Source text
++++

More efficiency, less storage, with a data window:
--------------------------------------------------
At the moment, all intermediate data are stored into memory, and used
at script's end, when various files are created.

It would be more efficient to store data in a small window, a circular buffer.
This would allow to monitor an application without limitation
of time and space.

More data aggregation:
----------------------

At the moment, system calls are aggregated in another output file,
strongly reducing its size, for the same synthetic information.
It is possible to go further into this direction
to give a better overview of what a program is really doing:
- Extracts the valuable inforation moved in IOs (SQL queries, any data ...)
- Separate distinct processing streams, based on different pids, threads,
and processing peaks; the goal being to apply processing mining techniques
to streams of instructions.
 
Machine learning:
-----------------
scikit-learn module provide simple and efficient tools for data mining and data analysis,
notably for classification, clustering, feature extraction etc...

Consider running sklearn on the window, so that not the whole history is necessary.
Machine learning with any output data of the program:
- File content.
- Screen hard-copy.
- etc...
Predict next calls ?

The plan is to apply these techniques on the aggregated calls,
in order to enhance the software understanding, by:
- Isolating logical steps
- Detecting common patterns
- Qualifying streams of processing will well-known activities.

(1) The aggregated system calls can be transformed into free text describing the running operations:
System calls - possibly grouped, parameters, buffers content.
This contains only the interaction of the system with the outside world.
Only a sliding window of system calls - possibly aggregated - is enough.
This can be associated with other data coming from the program: Graphic display,
network operations, database operations etc...
Usage: Gives the hint about what the system is doing. Example:
- Dialog on a socket.
- ...

(2) The user can provide a CSV file with tags as output. Use that for learning before classification
of read() and write() buffers. Resulting tags stored in XML file.
When it matches, the Python module is called with these data, and do things like:
- Return CIM-like objects
- Process mining.
Usage: Gives a hint about data files with category="Others".
Not needed for well-known files, such as libraries, sqlite etc....

++++

Lines taken from a collection
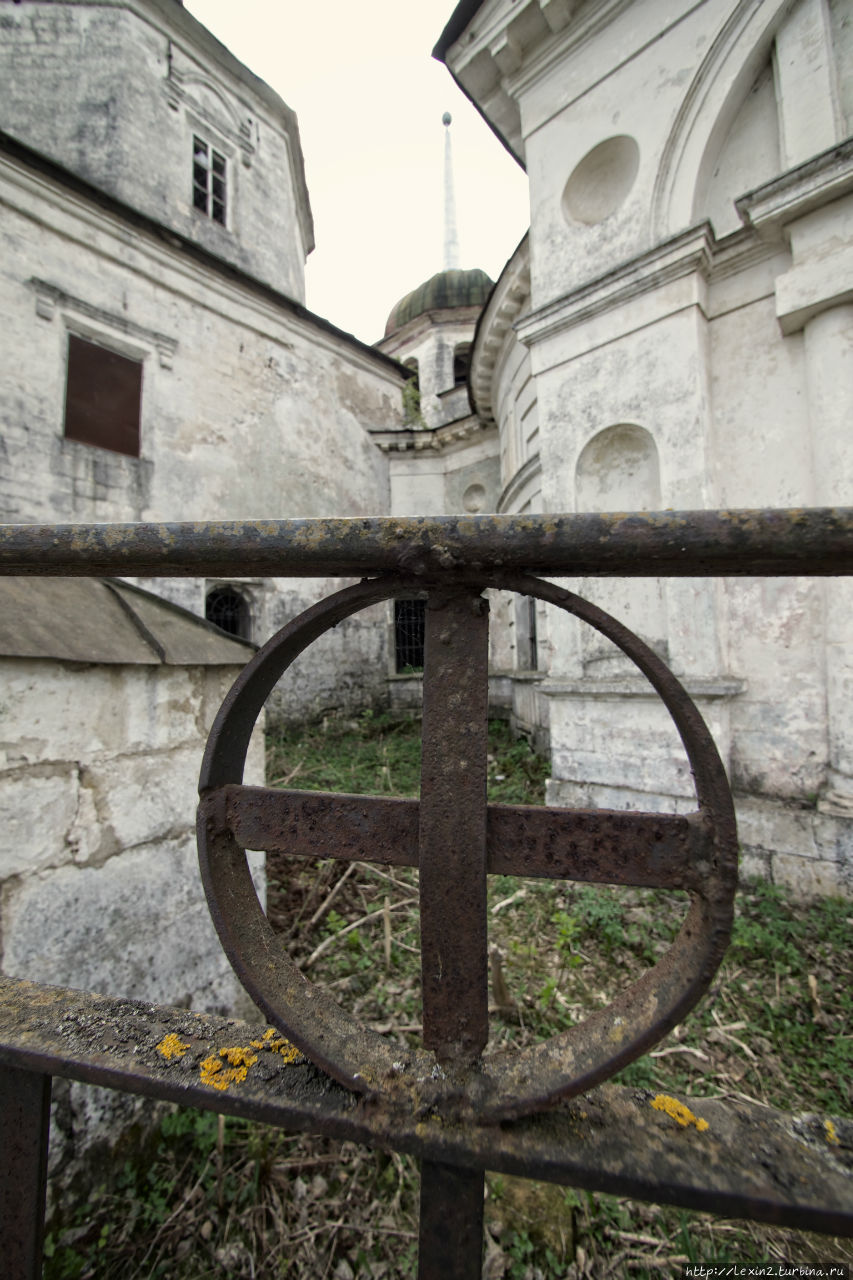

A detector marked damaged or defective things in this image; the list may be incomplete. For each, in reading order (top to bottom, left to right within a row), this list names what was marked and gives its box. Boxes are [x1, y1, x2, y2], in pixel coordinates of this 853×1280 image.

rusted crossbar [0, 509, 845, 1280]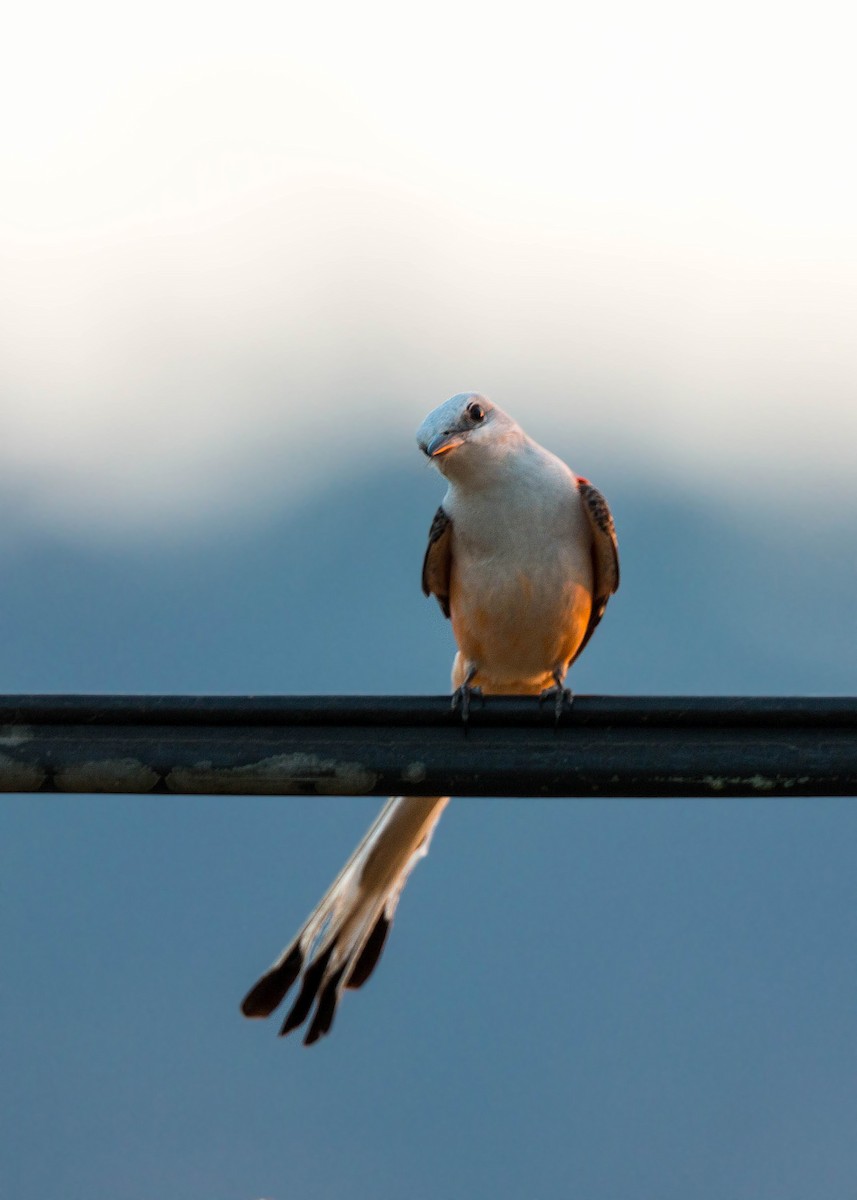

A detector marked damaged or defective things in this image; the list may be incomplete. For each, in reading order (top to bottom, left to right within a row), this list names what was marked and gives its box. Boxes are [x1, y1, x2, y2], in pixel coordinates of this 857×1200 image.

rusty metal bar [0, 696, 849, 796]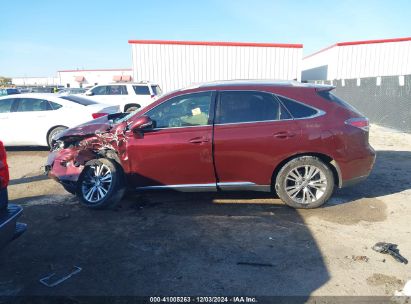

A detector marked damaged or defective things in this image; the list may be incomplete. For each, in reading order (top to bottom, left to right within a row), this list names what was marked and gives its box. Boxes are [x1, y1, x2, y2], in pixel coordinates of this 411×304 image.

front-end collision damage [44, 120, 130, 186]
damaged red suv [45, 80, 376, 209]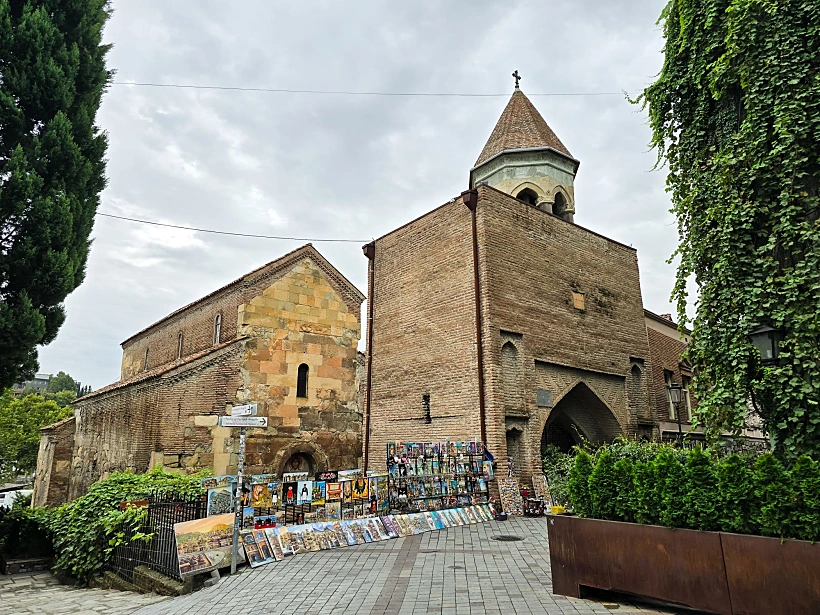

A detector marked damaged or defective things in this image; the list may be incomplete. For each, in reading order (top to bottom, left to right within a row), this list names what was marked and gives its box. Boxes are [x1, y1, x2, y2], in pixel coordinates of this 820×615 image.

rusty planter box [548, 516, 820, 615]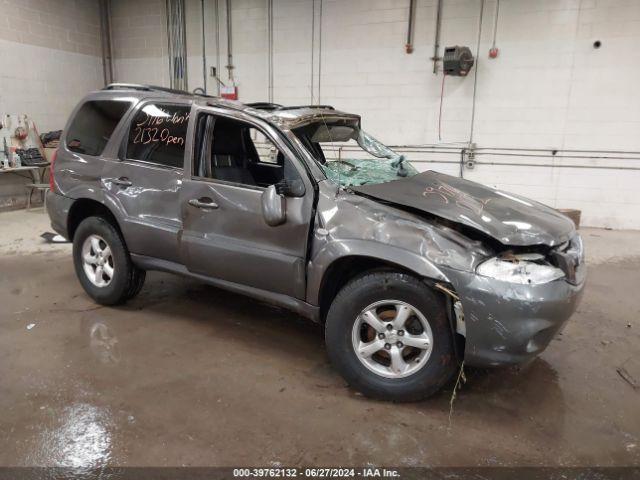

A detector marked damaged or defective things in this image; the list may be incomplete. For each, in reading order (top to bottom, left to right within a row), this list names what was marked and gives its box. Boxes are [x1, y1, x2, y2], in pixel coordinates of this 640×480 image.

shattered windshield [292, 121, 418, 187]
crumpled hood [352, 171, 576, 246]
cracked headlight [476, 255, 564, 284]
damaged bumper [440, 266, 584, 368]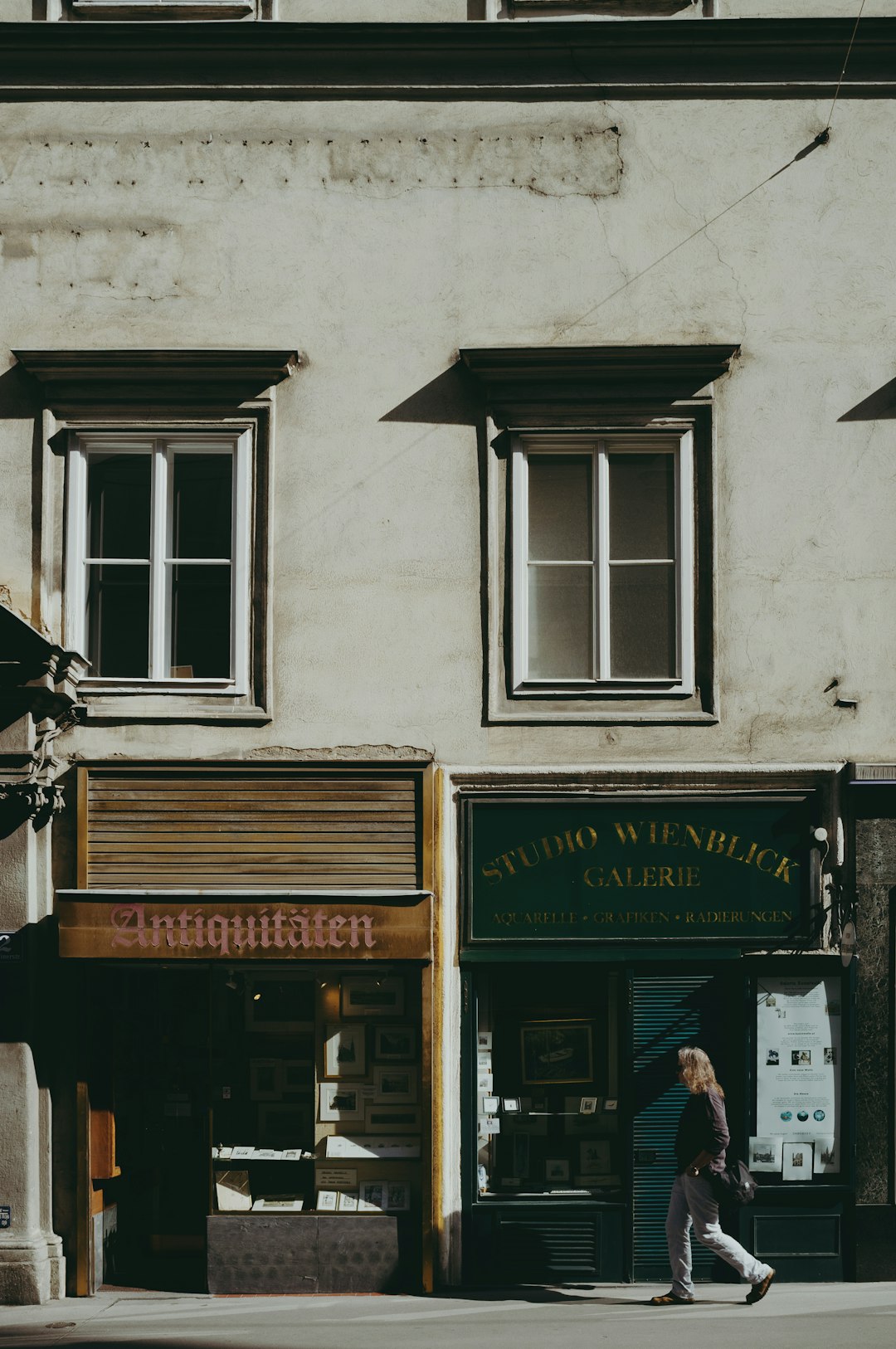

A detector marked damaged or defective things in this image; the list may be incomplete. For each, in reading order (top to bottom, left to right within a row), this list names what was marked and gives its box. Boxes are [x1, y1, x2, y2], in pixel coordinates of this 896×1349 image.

++++

What this exercise asks
**a.** Reproduce word for word the passage of the notes on monitoring system calls that runs from "At the moment, system" up to and including "any data ...)".
**b.** Extend the notes on monitoring system calls, beginning right after their final sentence.

Response list
**a.**
At the moment, system calls are aggregated in another output file,
strongly reducing its size, for the same synthetic information.
It is possible to go further into this direction
to give a better overview of what a program is really doing:
- Extracts the valuable inforation moved in IOs (SQL queries, any data ...)

**b.**
(3) Find a correlation between the content of several simultaneous streams.
Usage: ???
- Model the process as a black box ? Really too far. An internal state should be used.
Makes no sense when it is data manipulation.



Analysing the content of buffers just to classify them is not really interesting.
What we want to do is extract CIM objects (for Survol) and cases ids (For process mining).
But thees two domains need text data only.
Therefore, there is not point using binary samples of buffers, because they will need to be converted anyway.

In the very important case if SQL, one socket direction might be easily analysed (SQL queries),
but not the opposite direction. Although it can only contain data, possibly in CSV format.


Process mining:
---------------
Process mining is a family of techniques in the field of process management
that support the analysis of business processes based on event logs.
It is required that the event logs data be linked to a case ID, activities, and timestamps.

The goal is to extract or synthetize case ID and activities from the system calls log files,
to result in models describing business processes.

Process mining techniques are able, with such logs,
to extract patterns, details etc...

What is only needed is to transform the system calls logs into triplets of:
Case id, activity and time stamp.

For this framework to be applicable, technical resources have to be considered
as being part of the resources of the company, and are the at the lowest level of the business processes.

The technical resources are related in some way with the higher-level business objects.
The difficulty is that this relation is not documented, or not one-to-one.
The goal is to discover this relation between the technical objects in call logs,
and the business objects, whose processing yields these call logs.
This association is an iterative process, potentially helped by a user.

Consider text method from sklearn, to detect and extract case ids:
- A case id is a "rare" string occuring in several streams frames.
- It can be a group of rare strings: First name, surname etc...
strongly correlated.
- Different caseids should not appear together in the same frame of a stream.

In a stream, remove the words which are always part of this category of streams.
For example, in SQL, remove the SQL keywords.
What is left are case ids, or data specific to the case.
Plus, of course, time-stamps, counters etc...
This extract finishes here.